Esercizi da svolgere:
1: Secondo il testo su Marco Biagi, in quale città è nato?
2: Ricopia la parte del testo su Marco Biagi che comincia con le parole "Ore 18 di quel maledetto #19marzo2002." e finisce con "le sue idee.".
3: Per ogni frase indica se va d'accordo con il testo su Marco Biagi, rispondendo sì o no e citando le parole del testo che lo dimostrano.
(a) Biagi fu ucciso da terroristi delle Nuove Brigate Rosse.
(b) La riforma del lavoro promossa da Biagi fu emanata dal governo Prodi.
(c) Biagi era di confessione protestante.
*** Brano di testo ***
“Ore 18 di quel maledetto 19 marzo 2002. Squillò il telefono. Risposi, era Marco Biagi. Lavoravamo in Arel da giorni a un progetto innovativo di ammortizzatori sociali. Fissammo un incontro due giorni dopo per finalizzarlo. La follia brigatista spense la sua voce. Non le sue idee”. Così su twitter il segretario Pd Enrico Letta ricorda Marco Biagi, assassinato sotto casa dalle Nuove Br 19 anni fa.
Ore 18 di quel maledetto #19marzo2002. Squillò il telefono. Risposi, era #MarcoBiagi. Lavoravamo in Arel da giorni a un progetto innovativo di ammortizzatori sociali. Fissammo un incontro due giorni dopo per finalizzarlo. La follia brigatista spense la sua voce. Non le sue idee.
— Enrico Letta (@EnricoLetta) March 19, 2021
Marco Biagi, giuslavorista e accademico
Marco Biagi (Bologna, 24 novembre 1950 – Bologna, 19 marzo 2002) è stato un giuslavorista e accademico italiano, assassinato da un commando di terroristi appartenenti alle Nuove Brigate Rosse. L’omicidio avvenne un anno prima dell’approvazione della legge da lui promossa e indicata comunemente con il suo nome, ispirata a una maggior flessibilità dei contratti di lavoro.
Docente di diritto del lavoro in diverse università italiane, di fede politica socialista e di confessione cattolica, a partire dagli anni novanta ricoprì numerosi incarichi governativi come consulente di diversi ministeri.
La riforma del lavoro
Il giuslavorista fu il promotore di una riforma del mercato del lavoro emanata dal governo Berlusconi II poco tempo dopo l’attentato, ovvero la legge 14 febbraio 2003, n. 30 (“Delega al Governo in materia di occupazione e mercato del lavoro”).
Determinante nella redazione della legge è l’argomentazione sostenuta da Biagi fin dagli anni ottanta nella tesi di laurea con la quale conseguì la cattedra di diritto del lavoro, secondo cui nel codice civile italiano il potere organizzativo e direttivo dell’azienda spetta esclusivamente al datore di lavoro, e non può quindi essere sindacato o sottoposto a giudizio di merito dalla magistratura del lavoro.
Nella risoluzione dei licenziamenti sarebbe quindi illegittima un’ordinanza di reintegrazione nel posto di lavoro, potendosi la controversia risolvere al massimo con un’indennità pecuniaria. I contratti di lavoro flessibili, così come la libertà di licenziamento in un contratto a tempo indeterminato, sono visti in questo modo non soltanto come una via per creare o mantenere nuova occupazione, ma come una questione di diritto e legalità nei confronti dell’imprenditore.
*** Voci fornite ***
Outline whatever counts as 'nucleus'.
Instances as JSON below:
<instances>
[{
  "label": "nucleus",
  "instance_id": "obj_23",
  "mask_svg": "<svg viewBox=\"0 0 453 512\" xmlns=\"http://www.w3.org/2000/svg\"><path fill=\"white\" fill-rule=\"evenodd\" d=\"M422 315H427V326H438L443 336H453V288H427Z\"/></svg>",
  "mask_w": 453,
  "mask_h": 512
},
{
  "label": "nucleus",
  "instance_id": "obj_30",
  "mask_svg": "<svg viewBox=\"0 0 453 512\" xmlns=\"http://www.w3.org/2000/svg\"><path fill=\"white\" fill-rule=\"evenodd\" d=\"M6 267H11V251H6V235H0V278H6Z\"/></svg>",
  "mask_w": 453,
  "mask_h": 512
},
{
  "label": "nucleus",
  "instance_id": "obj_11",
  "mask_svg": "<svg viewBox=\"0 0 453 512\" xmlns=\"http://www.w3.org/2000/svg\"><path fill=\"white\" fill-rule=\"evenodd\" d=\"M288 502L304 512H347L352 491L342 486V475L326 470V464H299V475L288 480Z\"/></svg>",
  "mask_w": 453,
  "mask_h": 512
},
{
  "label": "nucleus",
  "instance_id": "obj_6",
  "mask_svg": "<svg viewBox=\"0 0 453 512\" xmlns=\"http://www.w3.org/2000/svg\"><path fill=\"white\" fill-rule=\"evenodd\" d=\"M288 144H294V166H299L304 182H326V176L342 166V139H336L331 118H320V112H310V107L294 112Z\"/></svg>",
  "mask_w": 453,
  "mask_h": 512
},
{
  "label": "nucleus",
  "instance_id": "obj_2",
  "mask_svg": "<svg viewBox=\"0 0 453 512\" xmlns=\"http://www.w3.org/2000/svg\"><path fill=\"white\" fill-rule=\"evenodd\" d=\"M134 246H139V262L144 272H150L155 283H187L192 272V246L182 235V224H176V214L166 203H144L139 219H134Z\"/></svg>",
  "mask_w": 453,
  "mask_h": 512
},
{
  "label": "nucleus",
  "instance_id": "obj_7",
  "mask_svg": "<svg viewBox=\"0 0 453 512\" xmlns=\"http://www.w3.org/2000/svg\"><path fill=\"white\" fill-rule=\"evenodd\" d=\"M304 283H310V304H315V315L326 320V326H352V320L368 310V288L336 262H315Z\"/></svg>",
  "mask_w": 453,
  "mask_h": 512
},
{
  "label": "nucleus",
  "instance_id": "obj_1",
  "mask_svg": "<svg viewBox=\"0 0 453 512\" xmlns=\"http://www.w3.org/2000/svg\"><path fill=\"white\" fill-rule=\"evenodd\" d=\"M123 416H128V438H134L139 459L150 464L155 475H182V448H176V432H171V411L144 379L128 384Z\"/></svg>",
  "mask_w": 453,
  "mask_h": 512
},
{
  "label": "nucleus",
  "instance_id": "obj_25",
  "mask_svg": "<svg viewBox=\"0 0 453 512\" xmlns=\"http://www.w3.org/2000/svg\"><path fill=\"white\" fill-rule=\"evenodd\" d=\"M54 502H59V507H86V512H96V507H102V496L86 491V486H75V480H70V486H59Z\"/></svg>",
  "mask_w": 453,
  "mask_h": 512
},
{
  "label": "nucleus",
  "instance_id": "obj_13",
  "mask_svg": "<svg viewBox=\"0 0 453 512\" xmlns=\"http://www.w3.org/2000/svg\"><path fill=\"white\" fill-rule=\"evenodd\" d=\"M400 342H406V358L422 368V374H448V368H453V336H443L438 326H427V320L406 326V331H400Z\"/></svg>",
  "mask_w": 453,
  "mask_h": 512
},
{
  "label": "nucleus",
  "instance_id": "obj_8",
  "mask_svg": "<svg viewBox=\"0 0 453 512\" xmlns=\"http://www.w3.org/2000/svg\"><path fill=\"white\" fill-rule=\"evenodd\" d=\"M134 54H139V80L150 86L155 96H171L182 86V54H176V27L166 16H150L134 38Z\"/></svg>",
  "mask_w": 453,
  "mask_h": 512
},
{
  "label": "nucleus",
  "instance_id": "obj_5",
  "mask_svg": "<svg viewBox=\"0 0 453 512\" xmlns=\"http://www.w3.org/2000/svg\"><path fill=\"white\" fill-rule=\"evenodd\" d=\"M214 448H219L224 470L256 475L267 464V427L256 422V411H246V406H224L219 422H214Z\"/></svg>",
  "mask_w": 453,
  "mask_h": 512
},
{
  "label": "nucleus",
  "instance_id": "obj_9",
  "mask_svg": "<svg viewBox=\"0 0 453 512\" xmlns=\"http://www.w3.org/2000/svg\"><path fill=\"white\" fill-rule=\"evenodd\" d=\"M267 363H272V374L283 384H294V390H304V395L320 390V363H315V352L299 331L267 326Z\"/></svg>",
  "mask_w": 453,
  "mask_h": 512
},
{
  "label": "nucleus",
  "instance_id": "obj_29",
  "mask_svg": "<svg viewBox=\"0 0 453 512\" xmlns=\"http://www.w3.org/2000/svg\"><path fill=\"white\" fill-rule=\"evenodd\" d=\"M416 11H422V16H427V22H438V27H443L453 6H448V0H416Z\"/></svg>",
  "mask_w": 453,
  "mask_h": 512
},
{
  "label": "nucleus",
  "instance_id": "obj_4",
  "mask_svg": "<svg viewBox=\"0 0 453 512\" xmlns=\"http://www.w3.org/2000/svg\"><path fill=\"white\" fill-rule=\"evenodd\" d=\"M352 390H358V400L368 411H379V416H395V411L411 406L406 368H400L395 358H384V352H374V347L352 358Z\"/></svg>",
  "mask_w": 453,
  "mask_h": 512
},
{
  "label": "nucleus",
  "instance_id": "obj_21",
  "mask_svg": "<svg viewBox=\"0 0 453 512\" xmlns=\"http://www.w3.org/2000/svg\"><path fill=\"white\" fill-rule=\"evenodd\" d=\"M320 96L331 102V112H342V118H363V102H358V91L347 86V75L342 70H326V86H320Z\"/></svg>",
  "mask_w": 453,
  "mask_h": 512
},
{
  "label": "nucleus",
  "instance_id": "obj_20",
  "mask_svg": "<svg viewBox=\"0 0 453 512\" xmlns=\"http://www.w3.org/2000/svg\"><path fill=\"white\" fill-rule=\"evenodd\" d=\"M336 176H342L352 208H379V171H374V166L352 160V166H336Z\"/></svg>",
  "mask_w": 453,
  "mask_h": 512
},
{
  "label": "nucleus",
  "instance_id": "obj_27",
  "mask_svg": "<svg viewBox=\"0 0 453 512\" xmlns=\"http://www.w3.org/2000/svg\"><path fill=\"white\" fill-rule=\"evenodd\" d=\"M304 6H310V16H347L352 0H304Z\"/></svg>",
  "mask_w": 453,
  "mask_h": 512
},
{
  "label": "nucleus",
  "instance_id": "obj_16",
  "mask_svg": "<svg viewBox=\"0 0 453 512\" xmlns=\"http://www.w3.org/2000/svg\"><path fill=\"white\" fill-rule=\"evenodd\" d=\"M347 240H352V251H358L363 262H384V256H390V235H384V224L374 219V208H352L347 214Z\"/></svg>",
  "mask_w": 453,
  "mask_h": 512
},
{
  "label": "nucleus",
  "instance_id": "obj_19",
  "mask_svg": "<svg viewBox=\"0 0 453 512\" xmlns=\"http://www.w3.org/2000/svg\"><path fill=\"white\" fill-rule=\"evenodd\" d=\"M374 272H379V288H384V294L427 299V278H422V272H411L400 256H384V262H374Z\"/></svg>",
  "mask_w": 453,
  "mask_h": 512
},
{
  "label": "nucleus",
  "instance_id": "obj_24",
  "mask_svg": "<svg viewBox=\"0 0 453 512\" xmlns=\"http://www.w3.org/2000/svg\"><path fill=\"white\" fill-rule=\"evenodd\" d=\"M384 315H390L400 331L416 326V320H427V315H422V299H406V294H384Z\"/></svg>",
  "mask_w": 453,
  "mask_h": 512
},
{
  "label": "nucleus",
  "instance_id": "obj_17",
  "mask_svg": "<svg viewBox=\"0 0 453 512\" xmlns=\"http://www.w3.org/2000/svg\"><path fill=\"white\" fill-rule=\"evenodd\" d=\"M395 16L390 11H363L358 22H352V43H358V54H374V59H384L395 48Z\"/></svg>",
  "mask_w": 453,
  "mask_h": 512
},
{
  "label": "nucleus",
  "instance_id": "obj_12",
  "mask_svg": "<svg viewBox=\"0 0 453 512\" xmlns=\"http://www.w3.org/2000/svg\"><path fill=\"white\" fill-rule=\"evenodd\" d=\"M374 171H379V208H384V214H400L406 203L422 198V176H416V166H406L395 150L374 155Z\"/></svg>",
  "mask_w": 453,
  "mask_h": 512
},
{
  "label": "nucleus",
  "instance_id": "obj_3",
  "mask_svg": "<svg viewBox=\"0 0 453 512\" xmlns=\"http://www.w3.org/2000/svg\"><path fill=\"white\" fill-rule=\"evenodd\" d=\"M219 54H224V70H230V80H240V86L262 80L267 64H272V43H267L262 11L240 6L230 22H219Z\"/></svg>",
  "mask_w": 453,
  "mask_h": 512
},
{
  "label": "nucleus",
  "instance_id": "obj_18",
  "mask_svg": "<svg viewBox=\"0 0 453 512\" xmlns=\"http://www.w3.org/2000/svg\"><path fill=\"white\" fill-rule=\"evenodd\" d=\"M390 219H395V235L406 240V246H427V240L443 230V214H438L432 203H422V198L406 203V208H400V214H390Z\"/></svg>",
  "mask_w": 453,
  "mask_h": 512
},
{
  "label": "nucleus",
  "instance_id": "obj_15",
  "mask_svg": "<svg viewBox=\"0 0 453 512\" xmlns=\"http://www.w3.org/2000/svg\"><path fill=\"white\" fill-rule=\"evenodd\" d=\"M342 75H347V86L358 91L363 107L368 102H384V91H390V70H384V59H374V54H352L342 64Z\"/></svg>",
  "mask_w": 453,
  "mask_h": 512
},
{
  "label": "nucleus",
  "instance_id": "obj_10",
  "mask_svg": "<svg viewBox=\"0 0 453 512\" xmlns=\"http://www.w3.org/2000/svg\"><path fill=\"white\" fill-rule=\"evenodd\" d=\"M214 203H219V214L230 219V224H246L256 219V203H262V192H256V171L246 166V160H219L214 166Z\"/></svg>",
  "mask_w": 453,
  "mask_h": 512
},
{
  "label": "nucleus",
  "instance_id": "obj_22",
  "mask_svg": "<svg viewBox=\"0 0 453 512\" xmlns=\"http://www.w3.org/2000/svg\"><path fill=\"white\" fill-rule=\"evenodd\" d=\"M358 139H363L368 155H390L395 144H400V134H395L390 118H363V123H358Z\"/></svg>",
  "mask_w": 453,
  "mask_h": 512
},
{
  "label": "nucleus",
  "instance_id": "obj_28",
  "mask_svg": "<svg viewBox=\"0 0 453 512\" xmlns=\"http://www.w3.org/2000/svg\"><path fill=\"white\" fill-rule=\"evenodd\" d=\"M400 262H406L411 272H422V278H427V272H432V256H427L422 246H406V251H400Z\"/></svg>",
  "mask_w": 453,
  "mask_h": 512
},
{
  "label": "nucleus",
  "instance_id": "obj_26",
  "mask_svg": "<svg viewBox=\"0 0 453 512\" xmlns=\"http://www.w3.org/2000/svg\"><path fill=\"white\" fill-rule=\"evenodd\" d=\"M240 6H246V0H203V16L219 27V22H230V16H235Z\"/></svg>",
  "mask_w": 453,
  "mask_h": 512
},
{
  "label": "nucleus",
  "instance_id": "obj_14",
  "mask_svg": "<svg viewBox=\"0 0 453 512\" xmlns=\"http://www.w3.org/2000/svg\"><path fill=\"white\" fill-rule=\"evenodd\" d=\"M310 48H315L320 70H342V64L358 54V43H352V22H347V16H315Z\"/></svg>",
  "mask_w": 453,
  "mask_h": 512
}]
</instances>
***
Esercizi risolti:
1: A Bologna.

2:
Ore 18 di quel maledetto #19marzo2002. Squillò il telefono. Risposi, era #MarcoBiagi. Lavoravamo in Arel da giorni a un progetto innovativo di ammortizzatori sociali. Fissammo un incontro due giorni dopo per finalizzarlo. La follia brigatista spense la sua voce. Non le sue idee.

3:
(a) Sì: «assassinato da un commando di terroristi appartenenti alle Nuove Brigate Rosse».
(b) No: «emanata dal governo Berlusconi II».
(c) No: «di confessione cattolica».